#### Text section
>> begin
Up to 50 elk could reach Wisconsin by March
Madison — An agreement signed by Kentucky and Wisconsin earlier this month paves the way for the Wisconsin DNR to trap and move 150 Kentucky elk to this state during the next five years.
Any elk trapped this winter will be released in the Black River State Forest in Jackson County to establish a second Wisconsin herd.
All elk trapped in 2016 will be released in the Clam Lake area to bolster the original herd that began in 1995 with the release of 25 elk from Michigan. That herd is still struggling to reach 200 animals.
Wisconsin had three full-time DNR “wildlifers” in Kentucky prior to the signing to meet Kentucky wildlife crews, scout trapping areas, and familiarize themselves with traps and holding pens already in place.
The agreement allows the state to trap up to 50 elk per year, but the maximum transfer is limited to 150 animals.
“We have a couple of years for wiggle room,” said Kevin Wallenfang, the DNR’s deer and elk ecologist.
>> end
#### Rows
>> begin
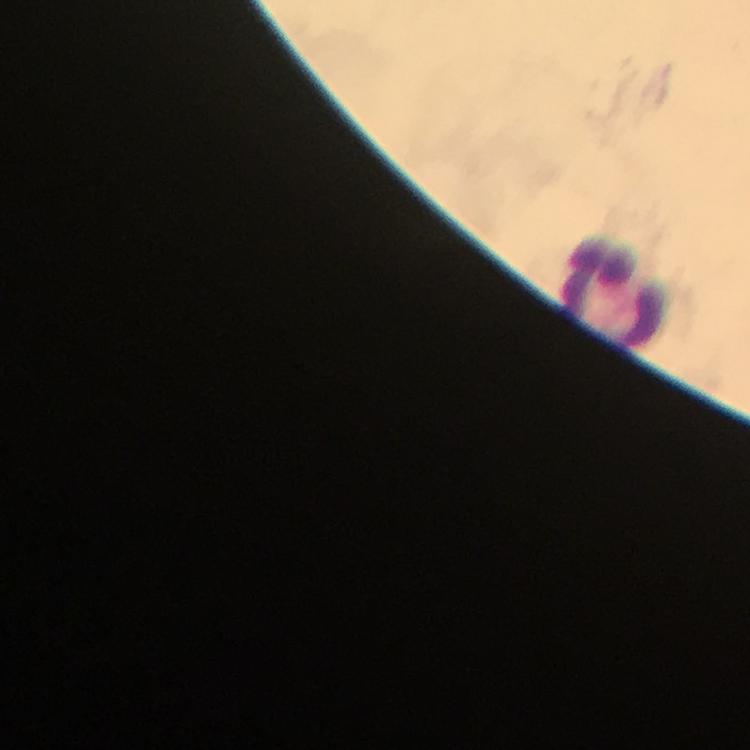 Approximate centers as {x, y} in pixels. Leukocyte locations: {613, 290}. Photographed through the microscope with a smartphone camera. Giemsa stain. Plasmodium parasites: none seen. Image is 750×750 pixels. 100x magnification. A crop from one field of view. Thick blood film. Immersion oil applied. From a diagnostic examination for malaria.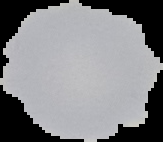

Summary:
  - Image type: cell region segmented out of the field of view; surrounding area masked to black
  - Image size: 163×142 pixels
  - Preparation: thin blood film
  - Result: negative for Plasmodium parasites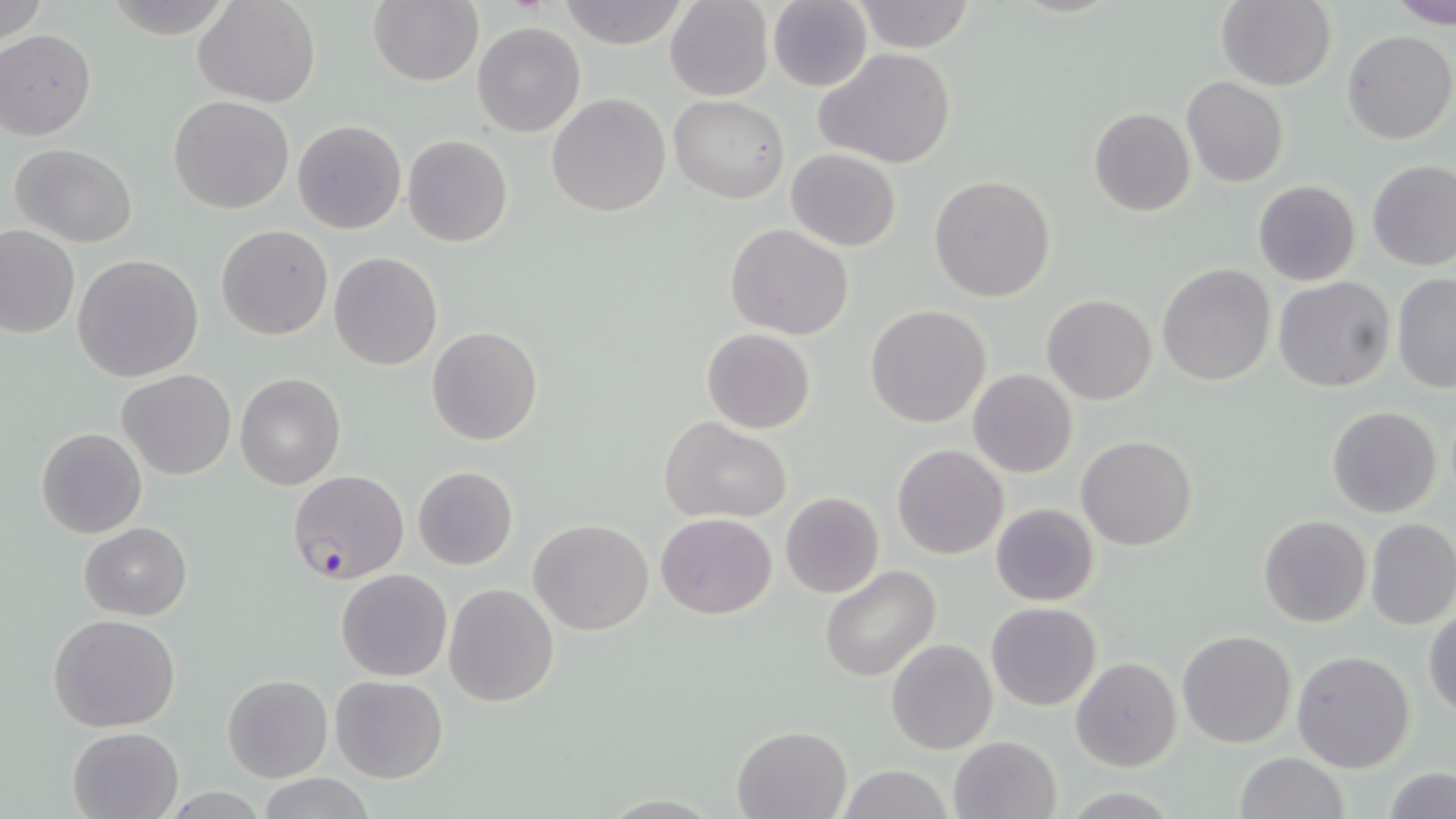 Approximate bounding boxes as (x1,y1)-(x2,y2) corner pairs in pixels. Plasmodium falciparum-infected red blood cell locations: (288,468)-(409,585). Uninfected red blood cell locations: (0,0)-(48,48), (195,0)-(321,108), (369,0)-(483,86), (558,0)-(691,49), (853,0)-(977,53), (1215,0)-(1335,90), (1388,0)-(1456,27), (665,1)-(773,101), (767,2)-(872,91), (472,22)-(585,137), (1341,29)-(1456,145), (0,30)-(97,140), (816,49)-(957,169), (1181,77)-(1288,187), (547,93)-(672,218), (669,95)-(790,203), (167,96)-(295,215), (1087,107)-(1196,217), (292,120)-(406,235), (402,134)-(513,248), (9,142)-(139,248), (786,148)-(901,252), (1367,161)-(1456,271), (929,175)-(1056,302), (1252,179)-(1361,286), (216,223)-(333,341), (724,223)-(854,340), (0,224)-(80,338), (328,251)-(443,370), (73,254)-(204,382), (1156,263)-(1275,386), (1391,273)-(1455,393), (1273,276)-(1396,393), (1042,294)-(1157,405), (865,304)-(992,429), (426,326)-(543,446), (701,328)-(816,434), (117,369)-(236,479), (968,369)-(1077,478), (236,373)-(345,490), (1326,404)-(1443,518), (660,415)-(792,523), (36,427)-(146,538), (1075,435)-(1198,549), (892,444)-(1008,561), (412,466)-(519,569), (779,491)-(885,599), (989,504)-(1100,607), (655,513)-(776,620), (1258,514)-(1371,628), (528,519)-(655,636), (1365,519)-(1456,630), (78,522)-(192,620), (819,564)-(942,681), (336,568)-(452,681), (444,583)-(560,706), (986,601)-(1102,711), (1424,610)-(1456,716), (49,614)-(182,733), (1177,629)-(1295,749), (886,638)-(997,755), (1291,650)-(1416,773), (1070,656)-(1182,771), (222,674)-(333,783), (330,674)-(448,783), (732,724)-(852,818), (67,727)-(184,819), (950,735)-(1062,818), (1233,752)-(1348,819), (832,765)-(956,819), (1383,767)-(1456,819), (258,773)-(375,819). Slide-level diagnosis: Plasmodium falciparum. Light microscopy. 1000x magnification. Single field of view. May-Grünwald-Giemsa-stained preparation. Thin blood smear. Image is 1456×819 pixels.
>> end
#### Given instruction A
According to the elk article, where will any elk trapped in 2016 be released?
#### Given instruction B
Resume the article about moving Kentucky elk to Wisconsin, starting right after its last sentence.
The rows come from a source separate from the elk article.

#### Written reply A
In the Clam Lake area.

#### Written reply B
All trapping must be completed by the first Friday in February each year. This year, that date is Feb. 6.
“We have some staff down there right now,” Wallenfang said Jan. 9. “It (trapping) started a little slow. There were some access issues. We worked those out.”
Wisconsin will not be getting any mature bulls from Kentucky. The agreement calls for mostly cows and calves and some young bulls – mostly spike bulls. At least some of the cows should be pregnant and dropping calves shortly after they arrive in Jackson County.
The DNR’s goal is to build that herd to about 390 elk in Jackson County. The goal is 1,400 animals in Ashland and Sawyer counties around Clam Lake.
When the 50th elk is captured, or on Feb. 10, whichever comes first, the clock starts ticking on a 30-day quarantine in Kentucky.
“On Day 30 they will get tested. If everything is OK, they can come to Wisconsin and they will be held for another 90 days. The total quarantine time will be 120 days,” Wallenfang said.
“Kentucky has never had TB or CWD – those are the two biggest things to worry about. Their deer and elk also test clean for brucellosis,” he said.
Interestingly enough, game farms and shooting preserves are not allowed in Kentucky.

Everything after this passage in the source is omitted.